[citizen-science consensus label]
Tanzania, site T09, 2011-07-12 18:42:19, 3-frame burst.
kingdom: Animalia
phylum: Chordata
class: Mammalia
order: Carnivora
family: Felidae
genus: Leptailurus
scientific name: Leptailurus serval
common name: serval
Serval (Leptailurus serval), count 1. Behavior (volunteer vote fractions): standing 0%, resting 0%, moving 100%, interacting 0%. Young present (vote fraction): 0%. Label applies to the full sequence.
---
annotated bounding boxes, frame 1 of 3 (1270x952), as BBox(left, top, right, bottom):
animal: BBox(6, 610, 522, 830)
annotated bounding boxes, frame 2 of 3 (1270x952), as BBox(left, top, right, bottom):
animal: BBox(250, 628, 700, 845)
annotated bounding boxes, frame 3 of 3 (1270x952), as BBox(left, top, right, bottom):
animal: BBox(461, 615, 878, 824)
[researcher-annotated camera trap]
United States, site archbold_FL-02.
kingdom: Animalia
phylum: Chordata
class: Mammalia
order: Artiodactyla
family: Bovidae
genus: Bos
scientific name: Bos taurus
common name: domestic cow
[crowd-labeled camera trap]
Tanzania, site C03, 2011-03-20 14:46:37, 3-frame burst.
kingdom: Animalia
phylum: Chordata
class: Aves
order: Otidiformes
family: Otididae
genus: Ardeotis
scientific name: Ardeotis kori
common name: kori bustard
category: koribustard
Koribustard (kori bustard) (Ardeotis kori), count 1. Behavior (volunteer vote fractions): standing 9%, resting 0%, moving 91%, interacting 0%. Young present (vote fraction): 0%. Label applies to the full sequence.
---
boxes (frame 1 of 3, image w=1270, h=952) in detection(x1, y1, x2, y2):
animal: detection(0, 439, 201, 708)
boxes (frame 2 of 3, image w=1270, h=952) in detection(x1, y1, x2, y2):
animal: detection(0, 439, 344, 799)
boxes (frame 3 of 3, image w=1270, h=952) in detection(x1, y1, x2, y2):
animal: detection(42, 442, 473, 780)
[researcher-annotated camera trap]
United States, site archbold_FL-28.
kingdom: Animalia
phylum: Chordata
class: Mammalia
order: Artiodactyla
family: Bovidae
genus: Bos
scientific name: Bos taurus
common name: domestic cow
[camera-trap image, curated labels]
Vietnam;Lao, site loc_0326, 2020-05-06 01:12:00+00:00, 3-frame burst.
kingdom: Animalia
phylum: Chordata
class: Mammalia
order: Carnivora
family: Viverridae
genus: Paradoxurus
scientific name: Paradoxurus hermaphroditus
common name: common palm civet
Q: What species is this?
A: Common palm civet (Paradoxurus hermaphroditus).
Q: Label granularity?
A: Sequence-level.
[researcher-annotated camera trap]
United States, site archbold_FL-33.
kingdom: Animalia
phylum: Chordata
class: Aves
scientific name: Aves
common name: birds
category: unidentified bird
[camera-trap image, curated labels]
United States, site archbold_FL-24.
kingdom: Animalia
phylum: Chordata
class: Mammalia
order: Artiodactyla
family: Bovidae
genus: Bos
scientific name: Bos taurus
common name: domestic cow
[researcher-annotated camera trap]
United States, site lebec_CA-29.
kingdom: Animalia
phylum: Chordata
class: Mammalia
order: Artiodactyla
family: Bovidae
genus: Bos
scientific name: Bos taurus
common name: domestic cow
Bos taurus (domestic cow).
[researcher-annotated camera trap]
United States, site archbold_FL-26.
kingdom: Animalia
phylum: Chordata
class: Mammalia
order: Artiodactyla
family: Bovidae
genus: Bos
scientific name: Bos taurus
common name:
::::::::
§ Exercise
The complete listing, unchanged, is the expected answer.

§ Expected answer
[citizen-science consensus label]
Tanzania, site T09, 2011-07-12 18:42:19, 3-frame burst.
kingdom: Animalia
phylum: Chordata
class: Mammalia
order: Carnivora
family: Felidae
genus: Leptailurus
scientific name: Leptailurus serval
common name: serval
Serval (Leptailurus serval), count 1. Behavior (volunteer vote fractions): standing 0%, resting 0%, moving 100%, interacting 0%. Young present (vote fraction): 0%. Label applies to the full sequence.
---
annotated bounding boxes, frame 1 of 3 (1270x952), as BBox(left, top, right, bottom):
animal: BBox(6, 610, 522, 830)
annotated bounding boxes, frame 2 of 3 (1270x952), as BBox(left, top, right, bottom):
animal: BBox(250, 628, 700, 845)
annotated bounding boxes, frame 3 of 3 (1270x952), as BBox(left, top, right, bottom):
animal: BBox(461, 615, 878, 824)
[researcher-annotated camera trap]
United States, site archbold_FL-02.
kingdom: Animalia
phylum: Chordata
class: Mammalia
order: Artiodactyla
family: Bovidae
genus: Bos
scientific name: Bos taurus
common name: domestic cow
[crowd-labeled camera trap]
Tanzania, site C03, 2011-03-20 14:46:37, 3-frame burst.
kingdom: Animalia
phylum: Chordata
class: Aves
order: Otidiformes
family: Otididae
genus: Ardeotis
scientific name: Ardeotis kori
common name: kori bustard
category: koribustard
Koribustard (kori bustard) (Ardeotis kori), count 1. Behavior (volunteer vote fractions): standing 9%, resting 0%, moving 91%, interacting 0%. Young present (vote fraction): 0%. Label applies to the full sequence.
---
boxes (frame 1 of 3, image w=1270, h=952) in detection(x1, y1, x2, y2):
animal: detection(0, 439, 201, 708)
boxes (frame 2 of 3, image w=1270, h=952) in detection(x1, y1, x2, y2):
animal: detection(0, 439, 344, 799)
boxes (frame 3 of 3, image w=1270, h=952) in detection(x1, y1, x2, y2):
animal: detection(42, 442, 473, 780)
[researcher-annotated camera trap]
United States, site archbold_FL-28.
kingdom: Animalia
phylum: Chordata
class: Mammalia
order: Artiodactyla
family: Bovidae
genus: Bos
scientific name: Bos taurus
common name: domestic cow
[camera-trap image, curated labels]
Vietnam;Lao, site loc_0326, 2020-05-06 01:12:00+00:00, 3-frame burst.
kingdom: Animalia
phylum: Chordata
class: Mammalia
order: Carnivora
family: Viverridae
genus: Paradoxurus
scientific name: Paradoxurus hermaphroditus
common name: common palm civet
Q: What species is this?
A: Common palm civet (Paradoxurus hermaphroditus).
Q: Label granularity?
A: Sequence-level.
[researcher-annotated camera trap]
United States, site archbold_FL-33.
kingdom: Animalia
phylum: Chordata
class: Aves
scientific name: Aves
common name: birds
category: unidentified bird
[camera-trap image, curated labels]
United States, site archbold_FL-24.
kingdom: Animalia
phylum: Chordata
class: Mammalia
order: Artiodactyla
family: Bovidae
genus: Bos
scientific name: Bos taurus
common name: domestic cow
[researcher-annotated camera trap]
United States, site lebec_CA-29.
kingdom: Animalia
phylum: Chordata
class: Mammalia
order: Artiodactyla
family: Bovidae
genus: Bos
scientific name: Bos taurus
common name: domestic cow
Bos taurus (domestic cow).
[researcher-annotated camera trap]
United States, site archbold_FL-26.
kingdom: Animalia
phylum: Chordata
class: Mammalia
order: Artiodactyla
family: Bovidae
genus: Bos
scientific name: Bos taurus
common name:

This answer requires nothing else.